I'm remembering tonight the New Year's eves of my childhood. We'd spend the evening at my grandparents' house, a classic bright yellow, brick-porched California bungalow just a few doors down from our own home. Perhaps folks would drink a bit too much, but usually my sister and I didn't notice--we were drifting to sleep as my parents, grandparents, aunts, and uncles laughed at The Tonight Show with Johnny Carson.
At midnight, we'd run out onto the porch, banging pots and pans with wooden spoons. Some of the older neighbors joined us in this rite. At some point during these years, my grandfather declared it was an old Scottish tradition to run around a tree three times at midnight for good luck. We're not a superstitious people, but we gave in to Pops's tradition, circling the block's palm trees.
Fang and I don't have any New Year's rites, though I suppose we will concoct some as Lucas grows more cognizant of the significance of a new year, and how in one moment we can be in (for the nation) a truly awful year like 2010 and in the next moment be completely free of it, at least temporally.
2010 has been a dynamic year for my little family. So that I might pursue a tenure-track job, we uprooted the family and moved to Boise. It's a move I don't regret, as I really do love my job and adore my new colleagues, but at least once I day I think of California and feel very much as if I'm in exile from where I ought to be. After all, California is more than just a place I was passing through--my family has deep, deep roots there. I suspect one day I'll return, though not any time soon, as I have lots of exploration and growth waiting for me here.
One of the things I've learned in my first semester here is that faculty here really do have a great deal of autonomy. I'm enjoying that tremendously, and I plan to write more here about how my teaching might change as a result of that independence. The expectations for my position really do seem to be wide open, and folks have seemed interested in whatever I propose. 2011 may, then, be a very interesting year intellectually.
On the home front, I have more work to do. We need more grounding in this place, as individuals and as a family. I need to help Fang find what he needs here—and that means both meeting physical needs and finding him greater intellectual and emotional fulfillment. He is, after all, a newspaperman in an era of newspaper extinction. What do you do when you're almost fifty years old and your entire industry disappears--especially if you don't have a college degree? Fang says he suddenly feels sympathy for hoop skirt makers, but I suspect under his humor there's a good deal of pain and perhaps even some fear about how he fits into our new life here.
So we need to spend more time together, to establish rituals and common rites, and to aid one another's intellectual, personal, and professional development in this next stage of our lives. I need to remind Fang that the advice offered to Seamus Heaney's narrator by the shade of James Joyce applies to both of us, even though our recent move was driven by my career, not Fang's:
‘Your obligationHere's hoping 2011 brings both roots and wings.
is not discharged by any common rite.
What you do you must do on your own.
The main thing is to write
for the joy of it. Cultivate a work-lust
that imagines its haven like your hands at night
dreaming the sun in the sunspot of a breast.
You are fasted now, light-headed, dangerous.
Take off from here. And don’t be so earnest,
so ready for the sackcloth and the ashes.
Let go, let fly, forget.
You’ve listened long enough. Now strike your note.’

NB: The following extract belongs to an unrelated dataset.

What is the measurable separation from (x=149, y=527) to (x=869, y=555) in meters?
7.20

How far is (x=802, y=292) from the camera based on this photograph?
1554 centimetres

I'm heading outside now to thrice circle a tree. I'll take an extra lap for you and yours. Happy New Year.
Happy New Year!!!
We skipped the tree and the banging pots this year, but I think of Pops every year too. Love to you and yours.
I love this post, Leslie, and I hope all three of you find more grounding in 2011. It takes a while to settle into a new place.
My parents always banged pots at midnight on the new year, too. We don't do that here--not always being up at midnight!--but I have some really detailed memories running through my head now. I'd forgotten all about that.
Lovely, L. I hope your new year is full of all the promise and potential you desire.